Taking the Pragmatic Route

/3 min read
India needs to build its capacities when global political and economic rules are being rewritten
Taking the Pragmatic Route
External Affairs Minister S Jaishankar 

THE THEME OF India’s options in a turbulent world dominated the address by External Affairs Minister S Jaishankar when he addressed the conclave on October 5. His remarks had a thematic overlap with what Finance Minister Nirmala Sitharaman had said earlier. While Sitharaman couched the issue in terms of making India resilient, Jaishankar described this as boosting India’s comprehensive national power. The issues of multipolarity, India-US relations and alternative groupings to further multipolarity flowed from his remarks and his responses to various questions in the session.

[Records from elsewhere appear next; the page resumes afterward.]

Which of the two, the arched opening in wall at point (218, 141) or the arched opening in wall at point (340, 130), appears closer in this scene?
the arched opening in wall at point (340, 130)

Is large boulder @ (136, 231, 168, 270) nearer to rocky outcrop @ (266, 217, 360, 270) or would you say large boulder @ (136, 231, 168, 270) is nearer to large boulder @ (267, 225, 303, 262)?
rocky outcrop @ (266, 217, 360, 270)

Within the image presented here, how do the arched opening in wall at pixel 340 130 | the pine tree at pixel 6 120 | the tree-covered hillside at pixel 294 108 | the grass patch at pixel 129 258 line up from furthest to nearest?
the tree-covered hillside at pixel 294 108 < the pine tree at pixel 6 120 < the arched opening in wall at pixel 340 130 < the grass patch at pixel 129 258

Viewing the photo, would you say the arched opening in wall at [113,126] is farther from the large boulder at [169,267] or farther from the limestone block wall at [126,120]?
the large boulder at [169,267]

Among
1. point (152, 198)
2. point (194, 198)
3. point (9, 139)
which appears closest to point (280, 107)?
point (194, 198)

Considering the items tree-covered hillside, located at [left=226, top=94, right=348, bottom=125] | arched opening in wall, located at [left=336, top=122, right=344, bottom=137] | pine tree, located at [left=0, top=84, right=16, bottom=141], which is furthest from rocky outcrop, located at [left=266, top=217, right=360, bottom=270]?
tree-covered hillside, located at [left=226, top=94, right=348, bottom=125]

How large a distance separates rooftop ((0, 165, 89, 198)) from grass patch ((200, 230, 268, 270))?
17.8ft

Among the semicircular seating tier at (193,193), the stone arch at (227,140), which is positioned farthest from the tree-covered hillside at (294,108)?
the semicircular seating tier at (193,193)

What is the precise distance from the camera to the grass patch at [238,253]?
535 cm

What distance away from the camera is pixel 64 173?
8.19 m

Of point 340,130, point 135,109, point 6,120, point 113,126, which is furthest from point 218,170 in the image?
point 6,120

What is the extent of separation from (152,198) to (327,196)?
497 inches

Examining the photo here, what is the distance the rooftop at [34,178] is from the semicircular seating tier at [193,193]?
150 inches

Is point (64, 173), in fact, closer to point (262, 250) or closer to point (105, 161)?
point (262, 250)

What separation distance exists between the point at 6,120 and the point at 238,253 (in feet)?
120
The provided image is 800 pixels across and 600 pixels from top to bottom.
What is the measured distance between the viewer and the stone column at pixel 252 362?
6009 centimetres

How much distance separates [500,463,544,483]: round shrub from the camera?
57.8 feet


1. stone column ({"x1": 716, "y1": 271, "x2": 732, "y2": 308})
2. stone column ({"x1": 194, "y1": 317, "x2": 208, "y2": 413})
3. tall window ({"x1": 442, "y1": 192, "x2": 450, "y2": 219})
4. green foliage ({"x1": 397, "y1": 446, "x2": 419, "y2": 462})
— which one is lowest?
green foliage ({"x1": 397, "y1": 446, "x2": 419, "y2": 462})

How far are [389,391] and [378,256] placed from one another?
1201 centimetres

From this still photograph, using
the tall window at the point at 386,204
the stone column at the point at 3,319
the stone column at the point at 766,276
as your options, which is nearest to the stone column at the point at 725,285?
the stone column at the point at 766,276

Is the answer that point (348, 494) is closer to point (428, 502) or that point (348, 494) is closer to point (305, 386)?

For Jaishankar, the core element of what India ought to do is building up its capabilities. In his speech, he said, “When I see a proposal to deepen manufacturing, when I look at a mission to actually promote advanced manufacturing, semiconductors, for example, or electric vehicles or drones or space, when I look at a project or a set of projects or policies which would take forward infrastructure or which focus on human resources and skills… I want to say from my vantage point, every bit of this actually adds to our comprehensive national power and helps me actually to deal with these turbulent times.”

“That for India, in many ways, the answer for a more difficult world is not just outside. A large part of that answer is inside. That if we can get our human resources better developed, if we can get our infrastructure moving faster, if we can get manufacturing to deepen more, if we can get new trade flows, because I think given the volatility, the uncertainty that we have seen this year, it is very clear that there is a very strong case really to diversify further the trade account as well.”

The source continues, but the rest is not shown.